I have something to live for, he told himself. How many men in here can say that, especially once their thighs go flabby and their cocks only stand up when they need to pee?
Morris wrote several times to Andy Halliday, who now did have his own shop – Morris knew that from American Bibliographer’s Newsletter. He also knew that his old pal had gotten into trouble at least once, for trying to sell a stolen copy of James Agee’s most famous book, but had skated. Too bad. Morris would have dearly loved to welcome that cologne-wearing homo to Waynesville. There were plenty of bad boys here who would have been all too willing to put a hurt on him for Morrie Bellamy. Just a daydream, though. Even if Andy had been convicted, it probably would have been just a fine. At worst, he would have gotten sent to the country club at the west end of the state, where the white-collar thieves went.
None of Morris’s letters to Andy were answered.
In 2010, his personal swallow once more returned to Capistrano, wearing a black suit again, as if dressed for her own funeral. Which will be soon if she doesn’t lose some weight, Morris thought nastily. Cora Ann Hooper’s jowls now hung down at the sides of her neck in fleshy flapjacks, her eyes were all but buried in pouches of fat, her skin was sallow. She had replaced the black purse with a blue one, but everything else was the same. Bad dreams! Endless therapy! Life ruined thanks to the horrible beast who sprang out of the alley that night! So on and so forth, blah-blah-blah.
Aren’t you over that lousy rape yet? Morris thought. Aren’t you ever going to move on?
Morris went back to his cell thinking Shit don’t mean shit. It don’t mean fucking shit.
That was the year he turned fifty-five.
One day in March of 2014, a turnkey came to get Morris from the library, where he was sitting behind the main desk, reading American Pastoral for the third time. (It was by far Philip Roth’s best book, in Morris’s opinion.) The turnkey told him he was wanted in Admin.

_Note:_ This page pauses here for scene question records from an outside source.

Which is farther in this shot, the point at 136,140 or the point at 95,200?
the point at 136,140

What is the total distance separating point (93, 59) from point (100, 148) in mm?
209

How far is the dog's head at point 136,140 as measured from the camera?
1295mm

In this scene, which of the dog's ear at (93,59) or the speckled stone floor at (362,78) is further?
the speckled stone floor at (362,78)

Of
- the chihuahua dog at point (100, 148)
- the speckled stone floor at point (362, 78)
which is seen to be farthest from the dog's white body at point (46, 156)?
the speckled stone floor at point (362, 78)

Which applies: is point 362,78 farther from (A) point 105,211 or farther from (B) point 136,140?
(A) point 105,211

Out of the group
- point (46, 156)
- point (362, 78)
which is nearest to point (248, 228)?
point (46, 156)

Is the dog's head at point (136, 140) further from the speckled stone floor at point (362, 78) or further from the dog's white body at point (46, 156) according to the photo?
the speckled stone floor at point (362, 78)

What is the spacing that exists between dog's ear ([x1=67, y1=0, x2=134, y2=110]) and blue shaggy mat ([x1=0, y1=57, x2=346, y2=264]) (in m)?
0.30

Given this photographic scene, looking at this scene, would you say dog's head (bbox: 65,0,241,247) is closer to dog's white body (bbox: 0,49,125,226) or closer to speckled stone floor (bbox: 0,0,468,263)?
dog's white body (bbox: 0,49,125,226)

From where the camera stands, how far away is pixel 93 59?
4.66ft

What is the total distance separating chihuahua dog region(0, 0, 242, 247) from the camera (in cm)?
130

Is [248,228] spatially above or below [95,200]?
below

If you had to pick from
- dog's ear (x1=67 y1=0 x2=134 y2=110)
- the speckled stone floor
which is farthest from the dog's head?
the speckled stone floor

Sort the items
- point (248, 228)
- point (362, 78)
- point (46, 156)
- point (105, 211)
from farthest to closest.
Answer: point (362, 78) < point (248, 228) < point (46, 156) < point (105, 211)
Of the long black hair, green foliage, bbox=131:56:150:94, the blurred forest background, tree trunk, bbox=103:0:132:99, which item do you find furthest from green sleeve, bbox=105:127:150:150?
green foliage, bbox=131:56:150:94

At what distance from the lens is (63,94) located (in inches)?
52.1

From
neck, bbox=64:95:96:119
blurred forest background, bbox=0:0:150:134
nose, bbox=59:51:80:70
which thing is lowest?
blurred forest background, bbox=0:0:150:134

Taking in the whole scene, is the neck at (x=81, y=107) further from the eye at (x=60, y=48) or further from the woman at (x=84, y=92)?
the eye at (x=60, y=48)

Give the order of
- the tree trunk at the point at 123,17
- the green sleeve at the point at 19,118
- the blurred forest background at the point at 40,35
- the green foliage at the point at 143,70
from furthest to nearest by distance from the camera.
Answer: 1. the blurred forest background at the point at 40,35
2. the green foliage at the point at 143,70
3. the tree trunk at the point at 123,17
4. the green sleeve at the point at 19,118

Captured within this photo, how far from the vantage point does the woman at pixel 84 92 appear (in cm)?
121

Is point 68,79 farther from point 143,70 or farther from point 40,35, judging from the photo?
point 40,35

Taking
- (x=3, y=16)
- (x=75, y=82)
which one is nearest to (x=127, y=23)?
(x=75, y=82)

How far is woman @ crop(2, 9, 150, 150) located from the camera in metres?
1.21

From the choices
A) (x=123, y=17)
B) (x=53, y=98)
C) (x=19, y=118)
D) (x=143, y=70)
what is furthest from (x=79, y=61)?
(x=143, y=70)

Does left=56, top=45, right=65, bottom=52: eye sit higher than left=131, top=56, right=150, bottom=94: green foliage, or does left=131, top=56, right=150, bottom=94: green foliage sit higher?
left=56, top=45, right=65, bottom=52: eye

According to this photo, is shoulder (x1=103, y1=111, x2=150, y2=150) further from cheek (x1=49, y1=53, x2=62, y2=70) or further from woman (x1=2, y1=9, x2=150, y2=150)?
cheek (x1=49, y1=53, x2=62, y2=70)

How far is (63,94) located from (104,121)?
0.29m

‘What for?’ Morris asked, getting up. Trips to Admin were not ordinarily good news. Usually it was cops wanting you to roll on somebody, and threatening you with all kinds of dark shit if you refused to cooperate.
‘PB hearing.’
‘No,’ Morris said. ‘It’s a mistake. The board doesn’t hear me again until next year.’
‘I only do what they tell me,’ the turnkey said. ‘If you don’t want me to give you a mark, find somebody to take the desk and get the lead out of your ass.’
The Parole Board – now three men and three women – was convened in the conference room. Philip Downs, the Board’s legal counsel, made lucky seven. He read a letter from Cora Ann Hooper. It was an amazing letter. The bitch had cancer. That was good news, but what followed was even better. She was dropping all objections to Morris Bellamy’s parole. She said she was sorry she had waited so long. Downs then read a letter from the Midwest Culture and Arts Center, locally known as the MAC. They had hired many Waynesville parolees over the years, and were willing to take Morris Bellamy on as a part-time file clerk and computer operator starting in May, should parole be granted.
‘In light of your clean record over the past thirty-five years, and in light of Ms Hooper’s letter,’ Downs said, ‘I felt that putting the subject of your parole before the Board a year early was the right thing to do. Ms Hooper informs us that she doesn’t have much time, and I’m sure she’d like to get closure on this matter.’ He turned to them. ‘How say you, ladies and gentlemen?’
Morris already knew how the ladies and gentlemen would say; otherwise he never would have been brought here. The vote was 6–0 in favor of granting him parole.
‘How do you feel about that, Morris?’ Downs asked.
Morris, ordinarily good with words, was too stunned to say anything, but he didn’t have to. He burst into tears.
Two months later, after the obligatory pre-release counseling and shortly before his job at the MAC was scheduled to begin, he walked through Gate A and back into the free world. In his pocket were his earnings from thirty-five years in the dyehouse, the furniture workshop, and the library. It amounted to twenty-seven hundred dollars and change.
The Rothstein notebooks were finally within reach.
PART 2: OLD PALS
1
Kermit William Hodges – plain old Bill, to his friends – drives along Airport Road with the windows rolled down and the radio turned up, singing along with Dylan’s ‘It Takes a Lot to Laugh, It Takes a Train to Cry.’ He’s sixty-six, no spring chicken, but he looks pretty good for a heart attack survivor. He’s lost forty pounds since the vapor-lock, and has quit eating the junk food that was killing him a little with each mouthful.